Earlier this month, Illinois became the first State to enact legislation that requires private-sector employers who do not offer qualified retirement plans to enroll their employees in individual retirement accounts (i.e., “IRAs”). Now-former Governor Pat Quinn signed the Illinois Secure Choice Savings Program Act (“Act”) into law on January 4, 2015.

The Act, which will become effective with enrollment occurring sometime in the next 24 months, has a broad reach. The following provides a high-level summary of the applicability of (and requirements under) the Act:

What Employers are Subject to the Act?

For any given year, the Act applies to any employer that:

  • Is a private for-profit or non-for-profit company engaged in business in Illinois;
  • Has been in business for at least two years;
  • Has employed at least 25 employees in Illinois at all times during the previous calendar year; and
  • Has not offered a qualified retirement plan (for example, a 401(k) or 403(b) plan) in the preceding two years.

An employer with fewer than 25 employees and/or that has been in business for less than two years may, but is not required to, participate in the program.

What Does the Act Require?

A private-sector employer that meets the above criteria will be required to either (i) set up a retirement plan for its employees, or (ii) automatically enroll its employees who are age 18 and older in the savings program created by the Act and set up payroll deductions for them to make deposits into the program.

The program itself will be established and administered by a seven-member board (“Board”) established by the Act. Employee accounts under the program will be set as Roth IRAs under Internal Revenue Code (“Code”) section 408A (i.e., an after-tax IRA).

The payroll deduction amount is set at a default 3% of the employee’s “wages” (generally, the amount shown in box 10 of Form W-2 (wages, tips, other compensation), less amount properly shown in box 14 (nonqualified plans)).

Employees may select a payroll deduction amount higher or lower than 3% (subject to the deduction limits under Code section 219(b)(1)(A)) or, alternatively, opt-out of the program entirely. An employee who opts out may later enroll in the program during the applicable open enrollment period (to be set by the employer). An employee’s account will be portable from one employer to another.

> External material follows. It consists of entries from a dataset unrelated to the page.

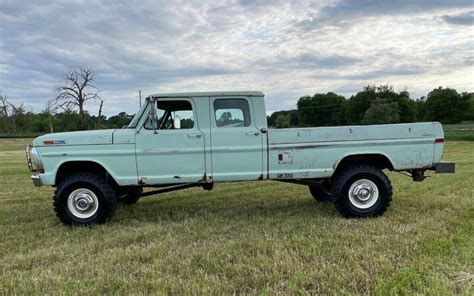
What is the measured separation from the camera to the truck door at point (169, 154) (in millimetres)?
5789

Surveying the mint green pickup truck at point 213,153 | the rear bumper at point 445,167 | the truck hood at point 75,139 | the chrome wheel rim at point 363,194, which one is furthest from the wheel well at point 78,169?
the rear bumper at point 445,167

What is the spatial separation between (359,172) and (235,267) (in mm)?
2997

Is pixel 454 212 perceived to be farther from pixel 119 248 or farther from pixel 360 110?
pixel 360 110

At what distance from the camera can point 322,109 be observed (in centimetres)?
8938

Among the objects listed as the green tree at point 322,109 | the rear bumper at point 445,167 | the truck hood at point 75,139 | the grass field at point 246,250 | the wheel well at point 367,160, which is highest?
the green tree at point 322,109

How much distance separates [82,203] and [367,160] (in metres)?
4.64

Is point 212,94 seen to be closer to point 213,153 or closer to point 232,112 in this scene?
point 232,112

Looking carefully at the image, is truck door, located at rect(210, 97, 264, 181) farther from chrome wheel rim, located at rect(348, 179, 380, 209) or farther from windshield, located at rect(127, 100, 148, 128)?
chrome wheel rim, located at rect(348, 179, 380, 209)

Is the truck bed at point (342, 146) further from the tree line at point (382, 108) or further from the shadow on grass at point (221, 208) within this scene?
the tree line at point (382, 108)

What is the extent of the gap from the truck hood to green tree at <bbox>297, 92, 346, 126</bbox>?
79.1 metres

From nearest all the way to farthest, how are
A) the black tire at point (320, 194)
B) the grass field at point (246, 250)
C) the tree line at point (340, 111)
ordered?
the grass field at point (246, 250)
the black tire at point (320, 194)
the tree line at point (340, 111)

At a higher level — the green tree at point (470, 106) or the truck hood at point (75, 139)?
the green tree at point (470, 106)

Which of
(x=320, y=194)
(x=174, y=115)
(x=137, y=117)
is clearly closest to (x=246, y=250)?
(x=174, y=115)

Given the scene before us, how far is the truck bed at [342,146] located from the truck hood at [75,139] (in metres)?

When Will Compliance Be Required?

The legislation includes a 24-month implementation period following its adoption (i.e., an employer may not be required to comply until 2017). During this pre-implementation window, the Board is required to seek an opinion/ruling of the IRS and the Department of Labor regarding the applicability of the federal Employee Retirement Income Security Act (“ERISA”) to the program. The program may be derailed – and never implemented – if it is determined that the IRA arrangements offered under the program will fail to qualify for the favorable federal income tax treatment ordinarily accorded to IRAs under the Code or it is determined that the program is an employee benefit plan under ERISA.

Assuming these federal hurdles can be overcome, then once the Board opens the program for enrollment, an employer will have up to nine months to establish the required payroll deduction program.

What is the Penalty for Failing to Comply?

An employer that fails to enroll an employee in the program as required by the Act may be hit by a penalty of $250 per employee for each calendar year (or portion thereof) that the employee was not enrolled in (and did not opt-out of) the program. For any calendar year beginning after an initial penalty has been assessed, an increased $500 penalty may be assessed for any portion of that calendar year during which the employee remains unenrolled in (or has not otherwise opted out) of the program.